I had to review the math to be certain. A 100% return on a $10 investment earns you $10. One hundred times $10 is $1,000, which works out to a 10,000% return. So, when Jesus says that those who lose everything to follow him will receive “a hundredfold” (Mark 10:28-31) he is promising a 10,000% return on our kingdom investment.
Not really.
Yet some don’t benefit from the consolation provided here because we are too busy working out a mathematical formula: so your brother shunned you because you proclaim the gospel; Jesus promises to give us 100 times what we lose; therefore I should receive 100 brothers. Which means that you will likely be adopted into the Duggar family and five or six more like it.
What Jesus is telling his followers is that we will receive a real consolation for the loss of material things and relationships in this life.
Will that consolation be a direct replacement of the thing lost (plus 100 more)?
When believers leave brothers, sisters, fathers and mothers and children for Christ, we receive much more. The number of our spiritual family members has multiplied exponentially. We are adopted into God’s family of believers everywhere. And if this is to be a real consolation, believers must ACT like family to other believers.
When believers lose houses for Christ, we receive the hospitality and welcome and even potentially places to sleep from our new family in Christ. If this, too, should be a real consolation, believers must be willing to share their homes with others.
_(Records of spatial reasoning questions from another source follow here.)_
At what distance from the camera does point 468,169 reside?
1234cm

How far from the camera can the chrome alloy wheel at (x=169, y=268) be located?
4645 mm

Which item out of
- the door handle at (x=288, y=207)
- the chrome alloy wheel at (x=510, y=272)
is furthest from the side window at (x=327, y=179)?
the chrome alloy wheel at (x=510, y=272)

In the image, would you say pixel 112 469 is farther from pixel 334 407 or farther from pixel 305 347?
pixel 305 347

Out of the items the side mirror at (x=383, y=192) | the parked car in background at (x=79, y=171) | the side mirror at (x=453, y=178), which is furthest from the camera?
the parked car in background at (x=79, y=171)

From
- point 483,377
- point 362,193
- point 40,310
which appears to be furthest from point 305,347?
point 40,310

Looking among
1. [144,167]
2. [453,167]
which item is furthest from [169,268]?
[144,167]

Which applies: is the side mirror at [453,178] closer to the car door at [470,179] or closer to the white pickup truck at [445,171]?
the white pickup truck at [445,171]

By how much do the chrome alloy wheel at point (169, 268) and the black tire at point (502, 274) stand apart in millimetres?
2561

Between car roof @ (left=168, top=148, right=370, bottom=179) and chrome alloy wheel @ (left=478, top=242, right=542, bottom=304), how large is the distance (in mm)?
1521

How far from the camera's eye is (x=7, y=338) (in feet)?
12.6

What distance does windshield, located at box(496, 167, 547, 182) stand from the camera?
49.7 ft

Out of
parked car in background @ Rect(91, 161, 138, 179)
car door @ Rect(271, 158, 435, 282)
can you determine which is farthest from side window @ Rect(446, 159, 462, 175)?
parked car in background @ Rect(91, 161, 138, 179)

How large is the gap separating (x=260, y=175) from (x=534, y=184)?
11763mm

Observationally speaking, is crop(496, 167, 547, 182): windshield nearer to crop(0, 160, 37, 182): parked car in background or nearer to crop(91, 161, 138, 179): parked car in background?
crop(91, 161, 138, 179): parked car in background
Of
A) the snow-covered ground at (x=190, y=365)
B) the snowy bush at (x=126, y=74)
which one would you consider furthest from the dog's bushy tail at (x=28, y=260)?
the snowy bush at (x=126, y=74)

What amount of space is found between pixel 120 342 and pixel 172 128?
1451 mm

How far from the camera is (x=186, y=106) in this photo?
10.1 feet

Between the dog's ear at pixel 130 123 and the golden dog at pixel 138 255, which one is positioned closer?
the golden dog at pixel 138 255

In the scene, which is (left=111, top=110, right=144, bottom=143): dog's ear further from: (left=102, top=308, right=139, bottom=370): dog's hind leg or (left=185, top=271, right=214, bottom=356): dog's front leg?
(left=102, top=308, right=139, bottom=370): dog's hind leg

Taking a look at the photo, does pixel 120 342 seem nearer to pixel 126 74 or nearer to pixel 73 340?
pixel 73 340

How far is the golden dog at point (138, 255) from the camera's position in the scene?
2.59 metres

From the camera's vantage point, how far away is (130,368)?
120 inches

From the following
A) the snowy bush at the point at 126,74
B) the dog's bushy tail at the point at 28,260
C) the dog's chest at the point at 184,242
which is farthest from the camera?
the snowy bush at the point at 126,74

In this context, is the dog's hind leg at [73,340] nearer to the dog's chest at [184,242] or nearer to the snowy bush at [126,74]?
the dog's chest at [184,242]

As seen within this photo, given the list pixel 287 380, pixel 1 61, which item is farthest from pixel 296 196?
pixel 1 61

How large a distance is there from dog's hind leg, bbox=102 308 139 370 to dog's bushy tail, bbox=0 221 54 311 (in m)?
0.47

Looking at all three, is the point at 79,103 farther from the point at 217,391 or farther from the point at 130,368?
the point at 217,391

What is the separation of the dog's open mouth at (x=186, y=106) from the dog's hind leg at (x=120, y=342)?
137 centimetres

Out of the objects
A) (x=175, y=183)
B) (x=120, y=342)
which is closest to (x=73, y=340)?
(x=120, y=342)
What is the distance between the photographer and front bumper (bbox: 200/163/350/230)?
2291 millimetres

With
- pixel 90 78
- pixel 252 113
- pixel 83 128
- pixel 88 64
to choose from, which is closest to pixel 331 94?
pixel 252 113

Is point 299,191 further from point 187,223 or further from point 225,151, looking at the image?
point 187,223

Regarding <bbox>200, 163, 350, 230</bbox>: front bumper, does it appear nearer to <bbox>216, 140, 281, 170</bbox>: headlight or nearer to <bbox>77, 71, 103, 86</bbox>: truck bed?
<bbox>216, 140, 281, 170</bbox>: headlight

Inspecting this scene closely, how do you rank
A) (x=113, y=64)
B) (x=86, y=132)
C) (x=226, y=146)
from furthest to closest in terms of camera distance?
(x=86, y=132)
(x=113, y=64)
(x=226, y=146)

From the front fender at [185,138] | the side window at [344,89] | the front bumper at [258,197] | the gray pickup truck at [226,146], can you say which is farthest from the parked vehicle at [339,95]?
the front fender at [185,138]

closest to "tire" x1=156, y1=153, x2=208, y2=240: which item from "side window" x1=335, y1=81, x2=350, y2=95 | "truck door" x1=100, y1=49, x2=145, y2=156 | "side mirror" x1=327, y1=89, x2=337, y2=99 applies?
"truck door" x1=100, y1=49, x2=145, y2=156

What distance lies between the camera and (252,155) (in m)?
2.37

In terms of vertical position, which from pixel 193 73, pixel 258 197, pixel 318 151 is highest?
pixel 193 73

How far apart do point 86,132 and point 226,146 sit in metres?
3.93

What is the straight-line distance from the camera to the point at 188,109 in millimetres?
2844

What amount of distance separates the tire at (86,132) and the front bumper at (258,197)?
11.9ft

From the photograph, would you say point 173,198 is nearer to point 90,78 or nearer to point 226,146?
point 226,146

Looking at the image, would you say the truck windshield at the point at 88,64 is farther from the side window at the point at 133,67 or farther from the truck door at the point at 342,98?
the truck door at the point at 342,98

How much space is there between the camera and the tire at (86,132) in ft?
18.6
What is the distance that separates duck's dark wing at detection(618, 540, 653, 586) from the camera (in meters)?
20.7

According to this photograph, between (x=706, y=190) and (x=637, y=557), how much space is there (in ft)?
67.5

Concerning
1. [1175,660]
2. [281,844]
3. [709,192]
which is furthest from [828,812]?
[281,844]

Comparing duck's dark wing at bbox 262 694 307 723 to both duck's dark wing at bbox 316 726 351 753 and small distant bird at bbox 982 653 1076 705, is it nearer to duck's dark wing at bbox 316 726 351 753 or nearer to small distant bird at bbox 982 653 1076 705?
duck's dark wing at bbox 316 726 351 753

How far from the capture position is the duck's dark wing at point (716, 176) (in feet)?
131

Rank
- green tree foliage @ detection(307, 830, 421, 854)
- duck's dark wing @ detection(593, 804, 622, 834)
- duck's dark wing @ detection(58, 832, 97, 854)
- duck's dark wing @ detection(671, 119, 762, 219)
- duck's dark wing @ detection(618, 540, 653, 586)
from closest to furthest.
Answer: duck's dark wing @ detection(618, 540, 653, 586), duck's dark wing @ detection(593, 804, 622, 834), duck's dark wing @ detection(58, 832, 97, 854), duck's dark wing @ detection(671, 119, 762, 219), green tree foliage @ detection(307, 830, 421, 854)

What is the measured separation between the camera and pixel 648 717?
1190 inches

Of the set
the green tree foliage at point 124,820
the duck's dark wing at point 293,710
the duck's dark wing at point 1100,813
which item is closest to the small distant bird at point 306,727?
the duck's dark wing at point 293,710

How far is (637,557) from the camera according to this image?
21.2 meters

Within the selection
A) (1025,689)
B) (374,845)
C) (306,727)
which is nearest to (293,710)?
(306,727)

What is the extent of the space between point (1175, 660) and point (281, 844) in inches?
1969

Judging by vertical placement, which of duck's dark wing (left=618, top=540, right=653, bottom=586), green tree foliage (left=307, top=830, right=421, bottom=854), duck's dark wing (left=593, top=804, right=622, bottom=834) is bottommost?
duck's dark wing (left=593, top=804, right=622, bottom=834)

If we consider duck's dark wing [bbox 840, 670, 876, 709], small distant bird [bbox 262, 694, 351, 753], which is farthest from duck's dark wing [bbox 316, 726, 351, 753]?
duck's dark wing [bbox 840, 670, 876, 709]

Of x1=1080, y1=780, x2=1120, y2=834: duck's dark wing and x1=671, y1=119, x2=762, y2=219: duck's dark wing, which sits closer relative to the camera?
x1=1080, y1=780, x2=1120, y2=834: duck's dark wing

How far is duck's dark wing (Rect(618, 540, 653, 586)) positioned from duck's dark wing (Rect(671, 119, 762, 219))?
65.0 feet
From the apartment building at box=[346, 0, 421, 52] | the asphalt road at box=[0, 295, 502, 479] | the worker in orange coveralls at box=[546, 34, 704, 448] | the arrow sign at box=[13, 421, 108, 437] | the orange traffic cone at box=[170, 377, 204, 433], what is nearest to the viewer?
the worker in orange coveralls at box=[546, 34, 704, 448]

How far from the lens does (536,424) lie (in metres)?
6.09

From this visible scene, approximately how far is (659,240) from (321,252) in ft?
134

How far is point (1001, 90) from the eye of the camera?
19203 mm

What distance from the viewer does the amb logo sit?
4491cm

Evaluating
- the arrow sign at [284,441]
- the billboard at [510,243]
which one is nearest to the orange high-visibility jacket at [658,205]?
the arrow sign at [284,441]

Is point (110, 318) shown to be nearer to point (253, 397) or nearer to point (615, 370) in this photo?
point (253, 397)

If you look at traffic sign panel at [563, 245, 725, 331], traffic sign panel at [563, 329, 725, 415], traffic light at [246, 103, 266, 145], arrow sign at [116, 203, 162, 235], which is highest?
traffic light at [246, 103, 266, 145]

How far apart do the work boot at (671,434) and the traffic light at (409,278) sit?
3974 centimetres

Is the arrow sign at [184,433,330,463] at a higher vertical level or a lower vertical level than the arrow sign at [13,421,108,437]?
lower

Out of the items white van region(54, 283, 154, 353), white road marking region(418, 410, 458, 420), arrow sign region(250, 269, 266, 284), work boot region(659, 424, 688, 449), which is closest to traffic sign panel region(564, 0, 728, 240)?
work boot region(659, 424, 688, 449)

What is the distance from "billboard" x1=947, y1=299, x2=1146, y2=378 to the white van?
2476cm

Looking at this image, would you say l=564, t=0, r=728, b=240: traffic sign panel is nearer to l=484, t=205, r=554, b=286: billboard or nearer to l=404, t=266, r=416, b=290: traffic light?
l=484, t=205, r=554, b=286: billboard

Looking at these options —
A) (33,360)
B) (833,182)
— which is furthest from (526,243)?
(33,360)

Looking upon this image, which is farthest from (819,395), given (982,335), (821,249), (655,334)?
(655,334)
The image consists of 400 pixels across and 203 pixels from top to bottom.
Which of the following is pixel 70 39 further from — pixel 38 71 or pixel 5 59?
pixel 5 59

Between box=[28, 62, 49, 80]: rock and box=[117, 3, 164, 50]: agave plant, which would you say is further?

When believers lose lands for Christ, we receive a kingdom with branch offices in every nation on earth. To be a real consolation, we must welcome fellow believers from other nations to our own.
And what of “persecutions”? Jesus tests our “name the term that doesn’t fit” abilities and throws “persecutions” in with brothers, sisters, mothers, fathers, children, land and houses. Why is receiving persecutions a consolation for those who have lost everything? Isn’t persecution just one aspect of losing everything?
The student is not greater than his teacher. Persecutions prove that we are part of Christ’s body. Persecutions demonstrate to us that the losing was not in vain. Persecutions prove that what we gain through Christ is infinitely better than what we lose because of Christ.